EPÍSTOLA PARA PERE BESSÓ
Se desmadeja el ovillo de
pinzas espléndidas
de los ciervos volantes
hacia el horizonte de la duda.
Pere Bessó
En la ranura del cierzo, el himen del infinito. Tal el corazón secreto
de los días mutilados. En la tinta del árbol, acude en devoción
el pájaro para morder las secretas raíces del alfabeto.
En los exteriores del paraíso, el invierno de yesca del tiempo
de Bachelard, o Thomas de Quincy el hormiguero kantiano
del desvarío. Algo así como «la novedad de la vida nueva».
Siempre crecen los pájaros a manera de añoranza de las Églogas
del relámpago capturado por la ojera anterior a las ventanas.
Dentro del juego del paraguas desaliñado del alfabeto,
caben los días imposibles de los barquitos de papel,
la garganta demoledora de las sombras, los corales ultramarinos
de la lengua sobre el picacho horaciano de las perdices.

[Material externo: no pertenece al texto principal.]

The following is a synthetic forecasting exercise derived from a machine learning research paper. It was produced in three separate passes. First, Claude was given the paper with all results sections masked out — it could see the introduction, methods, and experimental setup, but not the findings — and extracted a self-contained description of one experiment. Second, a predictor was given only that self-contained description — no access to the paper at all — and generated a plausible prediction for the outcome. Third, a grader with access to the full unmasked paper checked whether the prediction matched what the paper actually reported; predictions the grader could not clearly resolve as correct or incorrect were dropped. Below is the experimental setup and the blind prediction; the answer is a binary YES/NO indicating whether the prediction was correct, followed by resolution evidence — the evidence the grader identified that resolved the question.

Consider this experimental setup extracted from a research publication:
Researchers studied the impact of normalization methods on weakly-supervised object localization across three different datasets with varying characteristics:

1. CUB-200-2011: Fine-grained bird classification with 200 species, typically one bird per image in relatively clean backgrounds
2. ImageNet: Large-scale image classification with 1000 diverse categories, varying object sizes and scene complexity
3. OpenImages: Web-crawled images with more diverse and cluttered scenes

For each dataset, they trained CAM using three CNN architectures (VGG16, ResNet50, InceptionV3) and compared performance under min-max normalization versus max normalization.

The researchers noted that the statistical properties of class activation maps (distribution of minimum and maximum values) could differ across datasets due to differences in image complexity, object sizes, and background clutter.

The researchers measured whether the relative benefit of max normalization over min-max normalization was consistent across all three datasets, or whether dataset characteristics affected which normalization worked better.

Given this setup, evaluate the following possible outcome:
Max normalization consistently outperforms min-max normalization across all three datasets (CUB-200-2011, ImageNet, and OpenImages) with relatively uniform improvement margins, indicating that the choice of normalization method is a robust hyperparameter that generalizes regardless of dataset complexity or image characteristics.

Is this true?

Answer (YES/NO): NO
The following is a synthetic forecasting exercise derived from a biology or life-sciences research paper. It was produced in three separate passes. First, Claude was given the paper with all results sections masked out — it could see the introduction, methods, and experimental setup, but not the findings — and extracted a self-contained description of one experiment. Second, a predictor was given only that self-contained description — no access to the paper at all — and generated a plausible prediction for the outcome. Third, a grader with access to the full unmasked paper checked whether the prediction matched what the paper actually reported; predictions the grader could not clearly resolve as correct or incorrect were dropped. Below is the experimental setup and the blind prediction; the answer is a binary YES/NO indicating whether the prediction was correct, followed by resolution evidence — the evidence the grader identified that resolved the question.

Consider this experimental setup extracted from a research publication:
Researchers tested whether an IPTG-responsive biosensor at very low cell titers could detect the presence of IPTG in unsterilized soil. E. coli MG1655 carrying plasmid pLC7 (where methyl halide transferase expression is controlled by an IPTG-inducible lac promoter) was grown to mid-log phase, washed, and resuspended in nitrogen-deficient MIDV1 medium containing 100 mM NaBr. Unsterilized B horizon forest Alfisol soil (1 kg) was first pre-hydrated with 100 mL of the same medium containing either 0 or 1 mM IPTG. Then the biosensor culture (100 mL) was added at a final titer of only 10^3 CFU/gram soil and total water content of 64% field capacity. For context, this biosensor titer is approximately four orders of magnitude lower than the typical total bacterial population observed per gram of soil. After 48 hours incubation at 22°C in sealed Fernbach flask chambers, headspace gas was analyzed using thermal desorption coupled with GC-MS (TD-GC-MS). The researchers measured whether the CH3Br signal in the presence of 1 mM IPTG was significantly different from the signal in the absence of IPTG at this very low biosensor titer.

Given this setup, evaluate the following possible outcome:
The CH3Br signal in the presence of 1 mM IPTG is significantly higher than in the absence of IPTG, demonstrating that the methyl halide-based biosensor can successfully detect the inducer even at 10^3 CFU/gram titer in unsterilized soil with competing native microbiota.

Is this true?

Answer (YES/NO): YES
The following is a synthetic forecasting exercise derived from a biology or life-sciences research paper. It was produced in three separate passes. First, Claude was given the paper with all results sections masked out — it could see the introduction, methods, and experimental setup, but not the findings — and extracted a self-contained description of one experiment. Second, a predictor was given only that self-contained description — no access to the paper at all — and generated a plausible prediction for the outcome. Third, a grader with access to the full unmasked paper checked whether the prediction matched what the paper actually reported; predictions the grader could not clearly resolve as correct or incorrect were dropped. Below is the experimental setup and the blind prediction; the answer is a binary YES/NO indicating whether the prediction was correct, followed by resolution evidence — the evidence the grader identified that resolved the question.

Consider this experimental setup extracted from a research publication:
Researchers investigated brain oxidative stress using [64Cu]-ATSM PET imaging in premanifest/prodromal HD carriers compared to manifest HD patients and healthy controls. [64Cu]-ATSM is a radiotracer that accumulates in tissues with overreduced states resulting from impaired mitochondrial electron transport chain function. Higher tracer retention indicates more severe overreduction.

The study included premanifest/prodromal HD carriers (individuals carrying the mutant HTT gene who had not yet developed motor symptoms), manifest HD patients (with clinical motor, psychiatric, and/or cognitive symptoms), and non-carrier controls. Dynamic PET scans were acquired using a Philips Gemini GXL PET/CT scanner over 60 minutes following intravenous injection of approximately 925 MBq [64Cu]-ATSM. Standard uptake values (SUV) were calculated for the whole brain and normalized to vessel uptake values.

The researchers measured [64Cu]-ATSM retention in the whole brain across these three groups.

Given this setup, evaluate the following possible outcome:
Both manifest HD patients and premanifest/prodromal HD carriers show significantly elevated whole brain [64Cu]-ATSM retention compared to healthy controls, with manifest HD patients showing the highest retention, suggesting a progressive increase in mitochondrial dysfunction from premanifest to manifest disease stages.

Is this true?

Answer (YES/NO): NO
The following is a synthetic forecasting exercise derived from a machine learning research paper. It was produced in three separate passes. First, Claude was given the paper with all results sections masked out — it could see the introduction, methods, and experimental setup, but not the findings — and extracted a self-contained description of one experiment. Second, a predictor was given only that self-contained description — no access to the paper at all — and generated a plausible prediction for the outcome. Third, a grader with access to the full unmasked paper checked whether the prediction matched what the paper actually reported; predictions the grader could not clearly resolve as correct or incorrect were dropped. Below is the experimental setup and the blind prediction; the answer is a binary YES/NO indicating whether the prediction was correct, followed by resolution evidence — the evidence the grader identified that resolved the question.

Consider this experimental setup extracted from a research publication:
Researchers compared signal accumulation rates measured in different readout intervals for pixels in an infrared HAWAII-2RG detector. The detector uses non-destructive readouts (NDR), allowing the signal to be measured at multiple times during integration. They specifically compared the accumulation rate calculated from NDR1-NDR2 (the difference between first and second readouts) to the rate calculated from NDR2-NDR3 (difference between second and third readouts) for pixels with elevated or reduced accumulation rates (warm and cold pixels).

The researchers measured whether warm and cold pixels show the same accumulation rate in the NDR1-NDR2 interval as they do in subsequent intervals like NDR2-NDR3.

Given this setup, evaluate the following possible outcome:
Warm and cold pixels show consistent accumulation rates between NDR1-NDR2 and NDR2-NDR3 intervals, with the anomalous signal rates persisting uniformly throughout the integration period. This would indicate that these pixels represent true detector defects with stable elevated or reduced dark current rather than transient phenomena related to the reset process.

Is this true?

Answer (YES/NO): NO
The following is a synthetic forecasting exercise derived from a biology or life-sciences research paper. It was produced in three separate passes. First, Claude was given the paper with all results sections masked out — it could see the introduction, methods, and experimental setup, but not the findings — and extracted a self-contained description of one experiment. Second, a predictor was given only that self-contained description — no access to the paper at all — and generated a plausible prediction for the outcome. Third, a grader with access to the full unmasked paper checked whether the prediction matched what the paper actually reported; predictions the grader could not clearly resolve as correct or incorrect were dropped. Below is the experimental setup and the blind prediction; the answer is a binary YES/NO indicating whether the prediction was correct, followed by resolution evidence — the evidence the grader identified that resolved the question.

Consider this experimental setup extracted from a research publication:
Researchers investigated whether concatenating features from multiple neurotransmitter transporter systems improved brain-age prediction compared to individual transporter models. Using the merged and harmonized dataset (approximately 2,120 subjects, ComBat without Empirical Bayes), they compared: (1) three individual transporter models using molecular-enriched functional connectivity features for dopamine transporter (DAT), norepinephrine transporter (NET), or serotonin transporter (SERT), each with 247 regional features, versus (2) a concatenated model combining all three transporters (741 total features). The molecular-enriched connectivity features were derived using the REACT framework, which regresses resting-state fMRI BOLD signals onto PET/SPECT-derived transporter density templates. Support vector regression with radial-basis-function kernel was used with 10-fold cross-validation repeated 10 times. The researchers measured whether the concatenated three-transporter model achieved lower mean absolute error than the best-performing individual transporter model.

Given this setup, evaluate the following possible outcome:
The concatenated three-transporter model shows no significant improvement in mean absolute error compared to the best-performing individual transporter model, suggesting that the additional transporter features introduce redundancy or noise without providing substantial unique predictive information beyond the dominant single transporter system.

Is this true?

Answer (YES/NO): NO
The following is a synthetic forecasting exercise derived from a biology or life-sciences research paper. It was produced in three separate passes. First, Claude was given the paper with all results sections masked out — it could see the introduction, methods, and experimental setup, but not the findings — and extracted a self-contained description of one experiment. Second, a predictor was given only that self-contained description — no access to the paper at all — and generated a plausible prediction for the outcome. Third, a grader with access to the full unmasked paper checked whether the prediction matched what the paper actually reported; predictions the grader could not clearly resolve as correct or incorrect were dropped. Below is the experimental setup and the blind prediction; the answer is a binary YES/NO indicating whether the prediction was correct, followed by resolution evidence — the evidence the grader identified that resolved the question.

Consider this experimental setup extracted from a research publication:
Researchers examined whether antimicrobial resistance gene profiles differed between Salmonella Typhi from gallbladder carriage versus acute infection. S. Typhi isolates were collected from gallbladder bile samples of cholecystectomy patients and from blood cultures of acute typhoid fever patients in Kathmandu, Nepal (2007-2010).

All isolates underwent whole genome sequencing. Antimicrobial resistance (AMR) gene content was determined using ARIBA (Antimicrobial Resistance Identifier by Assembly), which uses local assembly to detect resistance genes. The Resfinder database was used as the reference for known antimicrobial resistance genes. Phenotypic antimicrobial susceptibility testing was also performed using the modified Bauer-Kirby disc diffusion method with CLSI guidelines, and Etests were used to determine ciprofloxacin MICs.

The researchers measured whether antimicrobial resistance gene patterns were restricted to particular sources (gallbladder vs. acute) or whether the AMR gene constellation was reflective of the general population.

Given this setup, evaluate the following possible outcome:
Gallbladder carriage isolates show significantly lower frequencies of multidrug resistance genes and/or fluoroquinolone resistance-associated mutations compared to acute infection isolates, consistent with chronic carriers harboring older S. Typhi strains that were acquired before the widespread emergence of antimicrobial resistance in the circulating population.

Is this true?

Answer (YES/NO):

Un día en la diversidad de los ombligos,
el desvelo dentro de la parcela del sótano en que vivimos.
Sedimentado el mito del zapato inexorable del que ara,
—voz posesa de cierta arqueología: arador de los destellos
en pupila de fuego. Todo cabe en
la novedad del tiempo incipiente.
La imagen del pétalo siempre nos evoca el dardo del génesis
en los ijares. Aquel olor a recuerdos sin equívocos
del que da fe Caballero Bonald en su libro de «Las horas muertas.»
A diferencia de los vestíbulos, el poema es una criatura despejada,
en las manos de André Gide, que no es hijo de Santa Teresa,
ni del último delirio íntimo en la salvación del hombre.
Dilucidada la virginidad del musgo, se puede transparentar
lo inescrutable de la consumación teológica del tiempo.
Eso diría el yo profundo cuando bullen las carpinterías.
—El yo de Bob Dylan o Jimi Hendrix, en la redención del poema,
mientras la punta del alba pincha el muelle del pecho.
O se disuelven vigorosamente las cosas, como diría San Pedro.